I am wondering how to generalize this to $$ f:\Bbb R^n\to\Bbb R^n.$$
I suspect we have $$\lim_{\|x\|\to \infty}\|f(x)\| = \infty,$$
under some conditions on the Jacobian $J_f$.
By the multivariate mean value theorem, one could get that
$$f_i(a) - f_i(b) = \langle J_f(z_i)_i,a-b\rangle ,$$
fore the component functions $f_i$ and some $z_i$ on the line segment between $a$ and $b$. At this point I am not sure how to put that into a condition on the Jacobian, for example if I use the matrix norm the inequality goes in the 'wrong' direction.
Edit:
Maybe a good starting point to think about this problem is strong convexity. Assume that $f$ is the gradient of some function $g$ : $$f(x) = \nabla_g(x).$$
$g$ is strongly convex, iff there exists some $m>0$ such that
$$\langle \nabla_g(x) - \nabla_g(y),x-y\rangle \geq m \Vert x-y\Vert_2^2 .$$
In particular, $g$ is strongly convex iff the Hessian of $g$, that is $J_f$, fullfills $$J_f \geq mI_n,$$
that is the smallest eigenvalue $\lambda_*$ of $J_f$ fulfills $\lambda_*\geq m$.
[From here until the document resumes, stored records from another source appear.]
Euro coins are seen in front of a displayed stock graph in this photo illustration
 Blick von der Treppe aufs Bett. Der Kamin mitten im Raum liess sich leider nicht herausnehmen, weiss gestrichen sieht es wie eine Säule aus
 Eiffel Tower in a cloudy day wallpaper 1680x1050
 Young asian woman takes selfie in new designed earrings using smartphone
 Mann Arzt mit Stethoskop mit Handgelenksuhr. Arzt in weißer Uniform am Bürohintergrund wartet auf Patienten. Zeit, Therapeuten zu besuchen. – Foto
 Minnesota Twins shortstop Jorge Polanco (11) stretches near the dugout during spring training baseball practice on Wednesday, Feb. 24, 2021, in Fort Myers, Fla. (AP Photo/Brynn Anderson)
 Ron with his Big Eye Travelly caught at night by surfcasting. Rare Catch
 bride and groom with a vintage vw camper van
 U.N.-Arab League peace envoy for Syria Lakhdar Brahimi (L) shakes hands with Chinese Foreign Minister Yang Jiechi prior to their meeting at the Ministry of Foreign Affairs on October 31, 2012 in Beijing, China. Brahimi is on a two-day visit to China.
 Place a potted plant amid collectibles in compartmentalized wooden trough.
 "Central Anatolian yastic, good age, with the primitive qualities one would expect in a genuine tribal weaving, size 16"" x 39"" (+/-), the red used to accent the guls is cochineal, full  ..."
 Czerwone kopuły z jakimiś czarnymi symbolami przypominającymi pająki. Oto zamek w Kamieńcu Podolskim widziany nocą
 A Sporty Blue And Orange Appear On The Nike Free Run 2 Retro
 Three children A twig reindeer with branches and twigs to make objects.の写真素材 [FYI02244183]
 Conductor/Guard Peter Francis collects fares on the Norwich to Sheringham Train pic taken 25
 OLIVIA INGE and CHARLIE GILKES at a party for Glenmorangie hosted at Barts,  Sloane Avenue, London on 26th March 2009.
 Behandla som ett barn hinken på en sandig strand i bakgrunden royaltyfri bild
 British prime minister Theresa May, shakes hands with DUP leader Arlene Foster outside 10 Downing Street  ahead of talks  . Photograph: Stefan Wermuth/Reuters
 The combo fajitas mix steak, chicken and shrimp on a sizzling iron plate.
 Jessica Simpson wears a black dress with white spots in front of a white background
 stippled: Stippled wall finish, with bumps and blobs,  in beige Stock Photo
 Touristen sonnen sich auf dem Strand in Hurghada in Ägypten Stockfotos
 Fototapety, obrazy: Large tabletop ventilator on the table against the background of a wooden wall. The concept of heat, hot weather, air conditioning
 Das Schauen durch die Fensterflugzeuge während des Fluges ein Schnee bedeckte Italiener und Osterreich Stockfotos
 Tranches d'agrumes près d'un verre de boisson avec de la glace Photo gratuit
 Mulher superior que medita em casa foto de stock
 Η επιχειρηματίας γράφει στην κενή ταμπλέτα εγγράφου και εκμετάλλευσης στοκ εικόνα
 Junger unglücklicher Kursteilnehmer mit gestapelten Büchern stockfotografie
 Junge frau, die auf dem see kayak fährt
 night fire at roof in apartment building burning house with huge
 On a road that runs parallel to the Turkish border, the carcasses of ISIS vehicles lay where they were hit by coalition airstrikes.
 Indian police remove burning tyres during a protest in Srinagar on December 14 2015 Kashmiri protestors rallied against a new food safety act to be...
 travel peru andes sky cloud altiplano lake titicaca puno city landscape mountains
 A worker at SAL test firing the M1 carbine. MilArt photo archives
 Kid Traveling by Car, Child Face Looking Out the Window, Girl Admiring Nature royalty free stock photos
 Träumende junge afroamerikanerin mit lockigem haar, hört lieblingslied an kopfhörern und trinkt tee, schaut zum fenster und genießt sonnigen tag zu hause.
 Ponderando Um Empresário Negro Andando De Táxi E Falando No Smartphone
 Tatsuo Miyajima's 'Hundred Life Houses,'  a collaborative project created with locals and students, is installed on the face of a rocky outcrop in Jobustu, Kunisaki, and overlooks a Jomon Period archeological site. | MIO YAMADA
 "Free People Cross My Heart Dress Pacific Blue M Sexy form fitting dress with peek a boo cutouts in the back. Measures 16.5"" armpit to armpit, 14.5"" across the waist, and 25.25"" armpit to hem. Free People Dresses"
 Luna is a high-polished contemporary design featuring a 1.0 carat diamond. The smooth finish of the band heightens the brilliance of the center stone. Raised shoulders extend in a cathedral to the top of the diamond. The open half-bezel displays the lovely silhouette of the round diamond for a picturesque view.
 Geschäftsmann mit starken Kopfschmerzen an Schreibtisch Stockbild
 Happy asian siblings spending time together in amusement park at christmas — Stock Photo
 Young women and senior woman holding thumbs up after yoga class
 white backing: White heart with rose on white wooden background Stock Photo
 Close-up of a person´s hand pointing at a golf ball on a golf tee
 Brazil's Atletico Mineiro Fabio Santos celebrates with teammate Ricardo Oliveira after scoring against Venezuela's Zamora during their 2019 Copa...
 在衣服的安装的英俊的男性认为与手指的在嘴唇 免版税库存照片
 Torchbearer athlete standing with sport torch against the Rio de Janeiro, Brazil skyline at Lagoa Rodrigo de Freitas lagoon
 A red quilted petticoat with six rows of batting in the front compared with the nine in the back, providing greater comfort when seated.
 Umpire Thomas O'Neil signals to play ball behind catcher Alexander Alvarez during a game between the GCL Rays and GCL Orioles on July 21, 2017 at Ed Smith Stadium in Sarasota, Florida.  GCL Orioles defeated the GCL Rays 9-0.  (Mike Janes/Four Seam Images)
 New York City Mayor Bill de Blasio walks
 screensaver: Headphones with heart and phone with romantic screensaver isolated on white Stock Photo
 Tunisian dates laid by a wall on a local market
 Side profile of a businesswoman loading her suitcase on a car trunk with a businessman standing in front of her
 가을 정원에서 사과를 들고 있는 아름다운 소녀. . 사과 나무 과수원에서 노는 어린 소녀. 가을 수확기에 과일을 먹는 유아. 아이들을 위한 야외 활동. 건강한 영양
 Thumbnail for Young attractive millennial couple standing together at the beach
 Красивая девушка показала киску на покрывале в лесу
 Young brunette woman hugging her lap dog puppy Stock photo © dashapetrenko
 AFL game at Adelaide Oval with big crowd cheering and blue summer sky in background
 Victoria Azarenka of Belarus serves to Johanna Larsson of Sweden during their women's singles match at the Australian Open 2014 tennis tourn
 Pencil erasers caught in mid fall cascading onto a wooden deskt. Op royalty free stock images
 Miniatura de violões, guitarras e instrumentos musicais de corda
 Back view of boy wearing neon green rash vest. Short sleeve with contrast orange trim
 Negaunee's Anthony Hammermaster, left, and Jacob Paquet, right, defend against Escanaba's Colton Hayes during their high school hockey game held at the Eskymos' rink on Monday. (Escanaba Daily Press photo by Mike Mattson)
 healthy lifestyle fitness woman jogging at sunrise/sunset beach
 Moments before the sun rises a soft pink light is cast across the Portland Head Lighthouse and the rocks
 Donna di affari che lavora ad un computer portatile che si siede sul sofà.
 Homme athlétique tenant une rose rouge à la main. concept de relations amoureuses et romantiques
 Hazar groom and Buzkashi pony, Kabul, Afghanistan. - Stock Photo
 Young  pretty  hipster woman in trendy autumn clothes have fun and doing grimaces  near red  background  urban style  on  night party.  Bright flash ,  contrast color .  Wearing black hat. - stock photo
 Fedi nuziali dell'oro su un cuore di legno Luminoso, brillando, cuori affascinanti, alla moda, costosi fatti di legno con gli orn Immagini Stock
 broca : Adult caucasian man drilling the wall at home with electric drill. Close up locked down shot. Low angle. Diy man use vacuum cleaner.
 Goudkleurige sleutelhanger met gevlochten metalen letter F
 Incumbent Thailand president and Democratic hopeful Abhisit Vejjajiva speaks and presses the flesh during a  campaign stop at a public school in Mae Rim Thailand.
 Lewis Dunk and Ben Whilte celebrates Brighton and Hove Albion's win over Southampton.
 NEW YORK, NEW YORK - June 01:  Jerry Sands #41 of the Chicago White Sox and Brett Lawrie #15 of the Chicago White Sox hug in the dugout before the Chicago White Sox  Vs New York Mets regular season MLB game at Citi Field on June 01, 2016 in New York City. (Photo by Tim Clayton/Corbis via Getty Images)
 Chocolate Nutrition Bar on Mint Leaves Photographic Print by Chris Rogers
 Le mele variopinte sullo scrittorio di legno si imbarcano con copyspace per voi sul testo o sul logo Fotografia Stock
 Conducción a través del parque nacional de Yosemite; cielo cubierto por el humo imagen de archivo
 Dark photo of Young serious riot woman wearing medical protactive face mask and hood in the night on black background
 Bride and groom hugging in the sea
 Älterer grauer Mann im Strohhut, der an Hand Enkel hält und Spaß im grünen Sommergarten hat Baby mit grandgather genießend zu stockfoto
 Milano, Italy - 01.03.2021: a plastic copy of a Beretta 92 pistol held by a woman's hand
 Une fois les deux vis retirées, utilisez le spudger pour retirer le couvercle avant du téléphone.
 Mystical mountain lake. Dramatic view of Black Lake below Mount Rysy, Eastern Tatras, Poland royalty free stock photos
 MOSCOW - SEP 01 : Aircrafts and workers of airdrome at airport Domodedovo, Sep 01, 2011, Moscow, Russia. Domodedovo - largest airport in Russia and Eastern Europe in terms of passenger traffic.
Then one can conclude by Cauchy-Schwarz:
$$ \Vert f(x) - f(y) \Vert \Vert x-y \Vert \geq \langle f(x) -f(y), x-y\rangle^2 \geq m^2 \Vert x-y\Vert^4 .$$
Which shows $\lim_{\|x\|\to \infty}\|f(x)\| = \infty.$
Of course, this line of argument requires that $f$ has a potential. Maybe one can find another condition without this assumption?